DOCUMENT SEGMENT |
--- START ---

# Pics of Mork and Mindy



## jay87 (Mar 9, 2011)

Hi There,
I've been lurking here for a little while having recently got 2 Kittens, and thought i'd share some pics with you guys. We got them from my partner's mum under the impression they were boy and girl, hence the names. We have since found out that Mork is a 'she' though! Their mum is a Black American Shorthair, so where they get their looks from I think


----------



## Dante (Feb 21, 2011)

Sounds very familiar, mine were supposedly brother and sister - Turned out Pandora was actually a boy! 

The name's stuck though, we had him for six weeks before realising lol. Couldn't bare to change it after that long.

Cute pics


----------



## Dally Banjo (Oct 22, 2009)

Awwwwwwwwwwwwwwwwwwwwwwwwwwwwwwwwwwww :001_wub::001_wub: congratulations :thumbup:


----------



## Taylorbaby (Jan 10, 2009)

awww! love their names! :laugh:


----------



## Jenny1966 (Feb 7, 2011)

awwww they are adorable  They remind me of my first 2 cats, itchy and scratchy


----------



## XxZoexX (Sep 8, 2010)

Haha love the names.... Mork calling Orson :lol:

Theyre beautiful


----------



## jay87 (Mar 9, 2011)

Thanks guys, they're coming on leaps and bounds and growing very fast now! They had their first supervised venture into the garden at the weekend  Seemed wrong to change Mork's name once we found out! lol


----------



## rcmadd (Feb 6, 2011)

--- END ---

SHORT EXERCISE A | Transcribe the stretch of the kitten thread from "Thanks guys, they're" through "(Feb 6, 2011)".
The records that follow have no connection to the kitten thread.

DATA EXCERPTS |
--- START ---

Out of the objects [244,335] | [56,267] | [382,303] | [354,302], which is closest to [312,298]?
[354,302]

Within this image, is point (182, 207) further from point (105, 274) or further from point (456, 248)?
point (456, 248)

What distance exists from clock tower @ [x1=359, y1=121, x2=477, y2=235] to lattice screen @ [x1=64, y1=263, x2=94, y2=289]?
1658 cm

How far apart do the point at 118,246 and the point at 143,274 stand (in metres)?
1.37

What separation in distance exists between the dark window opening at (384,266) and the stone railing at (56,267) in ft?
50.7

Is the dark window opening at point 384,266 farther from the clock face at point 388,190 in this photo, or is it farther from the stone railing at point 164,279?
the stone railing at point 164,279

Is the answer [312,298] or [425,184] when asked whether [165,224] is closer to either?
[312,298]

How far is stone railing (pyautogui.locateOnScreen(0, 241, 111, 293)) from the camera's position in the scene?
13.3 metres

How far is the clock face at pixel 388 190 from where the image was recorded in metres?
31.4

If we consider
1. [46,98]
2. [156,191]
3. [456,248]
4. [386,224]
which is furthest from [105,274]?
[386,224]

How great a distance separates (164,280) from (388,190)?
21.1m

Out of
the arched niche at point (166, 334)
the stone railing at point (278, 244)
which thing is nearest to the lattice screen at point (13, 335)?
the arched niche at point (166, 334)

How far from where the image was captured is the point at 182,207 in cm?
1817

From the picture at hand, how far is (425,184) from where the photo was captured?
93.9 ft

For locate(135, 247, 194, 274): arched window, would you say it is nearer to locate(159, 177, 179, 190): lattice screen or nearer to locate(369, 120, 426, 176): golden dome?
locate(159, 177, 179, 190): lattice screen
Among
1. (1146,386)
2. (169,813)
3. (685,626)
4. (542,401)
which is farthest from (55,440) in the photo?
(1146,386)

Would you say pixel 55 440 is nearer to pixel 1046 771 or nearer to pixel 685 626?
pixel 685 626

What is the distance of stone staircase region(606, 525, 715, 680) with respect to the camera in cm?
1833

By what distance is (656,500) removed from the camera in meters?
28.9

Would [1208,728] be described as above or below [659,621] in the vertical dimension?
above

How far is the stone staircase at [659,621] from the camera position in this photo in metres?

--- END ---

SHORT EXERCISE B | How many lines of the records contain the string "image"? Case counts. Reply with the number only.

COMPLETE RESPONSE A |
Thanks guys, they're coming on leaps and bounds and growing very fast now! They had their first supervised venture into the garden at the weekend  Seemed wrong to change Mork's name once we found out! lol


----------



## rcmadd (Feb 6, 2011)

COMPLETE RESPONSE B | 3